Saturday, November 14, 2009

Setting Goals: A Trading Coach Essential

For those just dropping by, this is the fifth post in a series. The previous four posts have been:


Several of the posts above discussed learning loops as the essential component of performance development. We become better performers when we learn from previous efforts and use that learning to guide future efforts.

The glue holding together these learning loops is goals. Goal-setting is what differentiates the intentional, process-driven, performance-oriented trader from the trader on autopilot.

This post provides a good introduction to goal-setting. Setting effective goals is also the subject of Lesson 34 in the Daily Trading Coach book.

Traders commonly make several mistakes in setting goals:

* Too Distant - By setting goals at very long time frames only, they do not concretely guide day to day, week to week performance;

* Too Vague - Goals should be process-oriented and spell out clearly what, specifically, you will be doing in the future and how you will be doing it;

* Too Burdensome - Traders will tackle too many goals at once and give up on the whole effort when it becomes overwhelming;

* Too Unrealistic - Traders will set perfectionistic goals ("I will make money every day of the week") that they cannot control and that leave them feeling discouraged when not reached.

One component of goal-setting that is often ignored is rewards. We're more likely to sustain an activity when we find it intrinsically and/or extrinsically rewarding. Let's face it: hard effort in any performance domain--whether it's physical conditioning in sports or countless rehearsals in preparation for a stage play--is not always fun. Even the most dedicated performers have to push themselves to reach their peak performance: that pushing means they necessarily go beyond their comfort zones.

Rewards provide an incentive for those pushes. In trading firms, one important incentive is capital allocation: traders are allotted larger buying power when they produce positive results.
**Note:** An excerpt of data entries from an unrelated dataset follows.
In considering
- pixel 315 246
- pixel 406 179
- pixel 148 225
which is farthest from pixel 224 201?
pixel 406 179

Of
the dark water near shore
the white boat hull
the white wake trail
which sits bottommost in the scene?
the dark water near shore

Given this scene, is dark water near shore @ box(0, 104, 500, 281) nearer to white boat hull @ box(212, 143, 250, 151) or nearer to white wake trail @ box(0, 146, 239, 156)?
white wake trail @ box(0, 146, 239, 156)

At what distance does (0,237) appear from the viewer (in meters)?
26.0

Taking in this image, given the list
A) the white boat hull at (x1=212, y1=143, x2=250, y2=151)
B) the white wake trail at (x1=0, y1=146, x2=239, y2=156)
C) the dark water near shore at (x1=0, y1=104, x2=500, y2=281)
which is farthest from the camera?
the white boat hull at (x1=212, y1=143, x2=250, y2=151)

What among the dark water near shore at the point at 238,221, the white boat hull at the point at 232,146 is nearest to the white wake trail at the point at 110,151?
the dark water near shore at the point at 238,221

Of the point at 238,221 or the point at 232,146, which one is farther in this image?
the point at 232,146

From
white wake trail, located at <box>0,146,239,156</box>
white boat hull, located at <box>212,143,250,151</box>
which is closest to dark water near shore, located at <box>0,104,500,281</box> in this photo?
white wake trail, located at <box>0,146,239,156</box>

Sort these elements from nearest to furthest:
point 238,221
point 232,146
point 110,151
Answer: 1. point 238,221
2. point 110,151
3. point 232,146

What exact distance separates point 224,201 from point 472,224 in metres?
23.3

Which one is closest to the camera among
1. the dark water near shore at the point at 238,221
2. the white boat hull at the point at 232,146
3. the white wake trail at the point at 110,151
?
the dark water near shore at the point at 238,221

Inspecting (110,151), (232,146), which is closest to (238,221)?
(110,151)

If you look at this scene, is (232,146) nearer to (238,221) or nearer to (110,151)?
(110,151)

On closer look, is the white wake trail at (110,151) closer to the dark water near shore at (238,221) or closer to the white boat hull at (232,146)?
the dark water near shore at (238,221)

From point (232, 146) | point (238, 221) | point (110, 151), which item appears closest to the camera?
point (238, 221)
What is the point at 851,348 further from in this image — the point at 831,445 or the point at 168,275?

Trading firms that are well managed also provide meaningful psychological rewards, in terms of peer recognition.

Independent traders coaching themselves generally structure their own rewards. Those can be as simple as special vacations paid for out of market winnings: shared rewards are often doubly rewarding. In my own trading, I allocate size based upon my results during the year: that creates a tangible incentive to build profits and refrain from overtrading.

Although I prefer process goals (goals that entail trading well) to outcome (P/L) goals, I do emphasize in my own trading the goal of being profitable each month. This helps me manage risk during the month and also provides a benchmark for success that can be a focus each day and week.

Open your trading journal: What is your goal for today's trading? For this week? How will you know that you've reached your goal? What, specifically, will you do to achieve your goal? These are the questions that bring learning loops together. If they're not in your journal, the odds are good they're not there in your head--or in your trading.